Mais, au même moment, d’autres zones font valoir des perspectives plus prometteuses en relatif. Nous avons évoqué les promesses européennes ci-dessus. Mais il est également nécessaire de réexaminer le potentiel des marchés chinois au regard des évolutions récentes. L’indice MSCI China affiche la plus forte progression depuis le début de l’année. Cette performance traduit d’une part une situation économique stabilisée, confortée notamment par sa feuille de route économique pour 2025, avec un objectif de croissance maintenu à 5% qui envoie un message de confiance de la part des autorités. Elle s’explique aussi d’autre part par le nouveau rapprochement entre les autorités et l’industrie de la Technologie orchestré lors d’une réunion récente. Cette rupture idéologique intervient quatre années après la spectaculaire mise à l’écart de Jack Ma, le fondateur d’Alibaba. Il s’agit d’un revirement important à l’heure où l’émergence de la technologie chinoise (DeepSeek et autres Chatbot) remet en cause la domination américaine dans le domaine de l’Intelligence Artificielle. Cet environnement conduit à des révisions en hausse des perspectives des marchés chinois, plus particulièrement sur les valeurs technologiques dont la décote reste toujours particulièrement importante, alors que leurs homologues américaines sont actuellement sous pression. Les actifs chinois peuvent présenter de plus une certaine décorrélation à l’agitation découlant des décisions américaines.

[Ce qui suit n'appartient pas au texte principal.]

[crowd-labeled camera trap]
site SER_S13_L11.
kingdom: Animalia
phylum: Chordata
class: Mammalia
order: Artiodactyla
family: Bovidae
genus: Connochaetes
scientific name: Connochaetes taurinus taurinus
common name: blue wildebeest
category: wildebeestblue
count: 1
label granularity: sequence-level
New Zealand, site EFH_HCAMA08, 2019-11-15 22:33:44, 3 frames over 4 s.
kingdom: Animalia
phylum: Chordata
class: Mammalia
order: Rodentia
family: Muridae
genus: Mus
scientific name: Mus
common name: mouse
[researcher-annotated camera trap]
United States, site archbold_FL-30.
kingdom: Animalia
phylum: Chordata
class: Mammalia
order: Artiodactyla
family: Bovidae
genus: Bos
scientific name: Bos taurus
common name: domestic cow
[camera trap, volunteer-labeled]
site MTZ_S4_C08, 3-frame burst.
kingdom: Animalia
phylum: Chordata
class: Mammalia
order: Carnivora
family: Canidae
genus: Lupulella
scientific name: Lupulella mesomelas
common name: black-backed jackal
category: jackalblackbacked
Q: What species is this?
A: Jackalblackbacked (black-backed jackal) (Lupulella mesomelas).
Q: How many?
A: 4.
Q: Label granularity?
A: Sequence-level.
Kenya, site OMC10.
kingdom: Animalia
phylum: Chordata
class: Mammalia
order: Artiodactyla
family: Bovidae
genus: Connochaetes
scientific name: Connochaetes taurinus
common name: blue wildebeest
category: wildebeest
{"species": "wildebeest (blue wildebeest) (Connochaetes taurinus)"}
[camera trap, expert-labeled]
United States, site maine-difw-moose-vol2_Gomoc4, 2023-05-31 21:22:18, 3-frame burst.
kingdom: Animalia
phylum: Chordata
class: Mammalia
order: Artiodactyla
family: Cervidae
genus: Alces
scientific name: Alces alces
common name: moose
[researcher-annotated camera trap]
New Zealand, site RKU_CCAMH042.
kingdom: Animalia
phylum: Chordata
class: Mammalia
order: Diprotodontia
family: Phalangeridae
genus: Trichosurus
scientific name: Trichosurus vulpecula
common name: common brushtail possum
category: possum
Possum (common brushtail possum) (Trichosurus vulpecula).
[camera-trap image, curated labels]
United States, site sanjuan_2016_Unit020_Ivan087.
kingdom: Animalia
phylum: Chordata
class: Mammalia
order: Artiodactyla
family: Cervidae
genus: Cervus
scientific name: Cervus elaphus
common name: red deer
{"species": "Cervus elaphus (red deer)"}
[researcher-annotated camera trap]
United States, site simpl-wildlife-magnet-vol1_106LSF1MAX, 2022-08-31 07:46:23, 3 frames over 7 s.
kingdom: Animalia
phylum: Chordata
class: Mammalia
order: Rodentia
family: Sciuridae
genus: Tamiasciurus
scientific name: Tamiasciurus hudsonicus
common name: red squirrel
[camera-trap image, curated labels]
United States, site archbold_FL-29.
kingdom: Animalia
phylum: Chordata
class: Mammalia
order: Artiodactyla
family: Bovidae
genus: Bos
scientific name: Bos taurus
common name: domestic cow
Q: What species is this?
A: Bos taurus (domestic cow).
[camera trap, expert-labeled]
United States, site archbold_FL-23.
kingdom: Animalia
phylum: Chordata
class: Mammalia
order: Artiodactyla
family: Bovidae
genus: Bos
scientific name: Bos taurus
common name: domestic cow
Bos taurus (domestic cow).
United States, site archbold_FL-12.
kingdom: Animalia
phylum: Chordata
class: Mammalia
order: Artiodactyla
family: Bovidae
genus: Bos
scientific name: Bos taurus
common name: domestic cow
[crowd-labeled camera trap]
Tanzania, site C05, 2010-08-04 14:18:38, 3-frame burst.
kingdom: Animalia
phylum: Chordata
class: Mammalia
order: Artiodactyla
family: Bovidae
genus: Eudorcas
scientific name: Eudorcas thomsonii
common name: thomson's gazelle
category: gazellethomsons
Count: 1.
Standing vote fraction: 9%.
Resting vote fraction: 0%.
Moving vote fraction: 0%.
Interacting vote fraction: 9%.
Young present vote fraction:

Au final, en phase avec une attitude un cran plus prudente sur la classe d’actifs actions, les allègements concernent essentiellement les valeurs internationales (à forte dominante américaine), notamment au sein des thématiques technologiques sur les profils diversifiés, et les valeurs européennes au sein des PEA. Nous renforçons parallèlement légèrement les valeurs asiatiques.